→ **Exercise requirements**:
**1.** According to the impulse noise excerpt, what distributions does the simple model assume for impulse phase and impulse magnitude?
**2.** Transcribe the impulse noise excerpt from "The value of" up to and including "for its magnitude.".
**3.** Go on with the impulse noise excerpt from the point where it stops.

───── Page excerpt ─────

The value of impulse noise during active periods may be represented by an impulse magnitude and an impulse phase. A simple model for impulse noise assumes a uniform distribution for impulse phase and a Gaussian distribution for its magnitude.

A magnitude threshold value 438 may be established that is based upon a multiplication factor of one or more standard deviations derived from the power level of the Gaussian distribution of background noise 428. The number of peak error samples 436 with a magnitude greater than the magnitude threshold value 438 may be determined. The values of detected peak error samples 436 may be measured to determine an approximate magnitude of the average peak error samples 436 present on a transmission medium. The approximate magnitude of the average peak error samples 436 may be quantified to be the absolute value of the voltage and/or power of those peak error samples. An overall measurement of the average error value of all of the detected error samples may be made, including the peak error samples 436 from the outer ring and the background noise error samples 428 from the center. A comparison may be made of the amount of peak error samples 436 to the magnitude threshold value 438 that is based upon a standard deviation derived from the Gaussian distribution of background noise 428. The comparison may determine if impulse noise is present on a that particular tone.

The frequency of outlying peak error samples 436 is directly related to the frequency of impulse noise. In DSL systems, a prevalent source of impulse interference is dimmer light switches or any other switches that periodically turns the AC power on and off. In such cases, the frequency of impulse is a multiple of the frequency of AC power source. This frequency is much higher than what a Gaussian distribution from a background noise source can generate.

───── Given material ─────

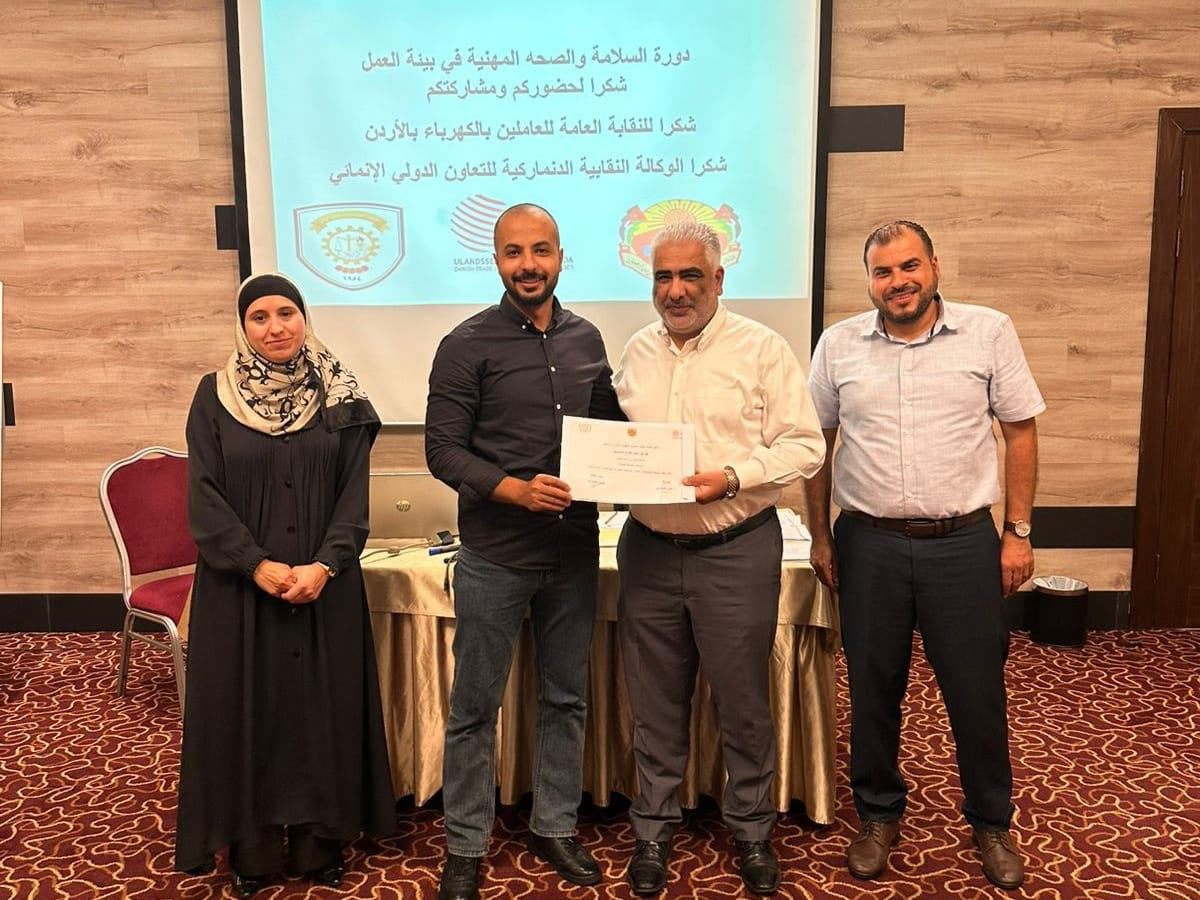 النقابة العامة للكهرباء تكمل برنامجها التدريبي للحقوق العمالية والعمل النقابي لعام 2025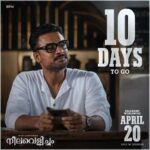 Tovino Thomas Instagram - 10 Days to go💙 #NeelavelichamMovie in Theaters April 20th #VaikomMuhammadBasheer #MSBaburaj #PBhaskaran #TovinoThomas #AashiqAbu #RimaKallingal #RoshanMathew #ShineTomChacko #GirishGangadharan #VSaajan #Bijibal #RexVijayan #OPMCinemas #OPMCinemasRelease @neelavelichammovie @tovinothomas @rimakallingal @roshan.matthew @shinetomchacko_official @rajeshmadhavan @aashiqabu @sajin_ali_pulakkal @abbasputhupparambil @opmcinemas @opmrecords @girishgangadharan @getsaajan @stultusz @bijibal @rex_vijayan @jothishshankar @_vishnugovind @nixongeorge @sameerasaneesh @ronexxavier4103 @aabidabu @augustine.george @bennykattappana @harish_thekkeppat @bibinravindher @mindsteinstudious @asdineshpro @athira_diljith @r__roshan @fillintheblankscompany @yellow_tooths @aaamxr @johneyframes @theeyeofsree @sangeetha_janachandran @rabbitboxads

─────

→ **Results of the exercise**:
**1.** It assumes a uniform distribution for impulse phase and a Gaussian distribution for impulse magnitude.

**2.**
The value of impulse noise during active periods may be represented by an impulse magnitude and an impulse phase. A simple model for impulse noise assumes a uniform distribution for impulse phase and a Gaussian distribution for its magnitude.

**3.**
FIG. 5 illustrates a histogram representative of the Gaussian mixture distribution of the error samples from both background noise and impulse noise illustrated in FIG. 4. A simple noise model may combine the effects of the background Gaussian noise and the impulse noise. The Gaussian mixture distribution of the error samples has two Gaussian distribution curves. One curve is a Gaussian distribution of peak error samples 540, which are indicative of impulse error samples. The second is a Gaussian distribution of background noise error samples 530. Both Gaussian distribution curves 530, 540 have a magnitude 532, 542 associated with that curve. The Gaussian distribution of background noise error samples is 532 highest closest to the expected transmitted data point, i.e. coordinates 0,0. The impulse noise, if present, shifts the distribution of error points away from the target distribution coordinates of (0, 0) to create the second Gaussian distribution curve 540. The distance (d) 546 between the center points of both curves corresponds to the average amplitude of the peak error samples compared to the expected data points. Both the Gaussian distribution curve of background noise error samples 530 and the Gaussian distribution curve of peak error samples 540 have a standard deviation 534, 544 approximately equal to the square root of the power level of that Gaussian distribution curve.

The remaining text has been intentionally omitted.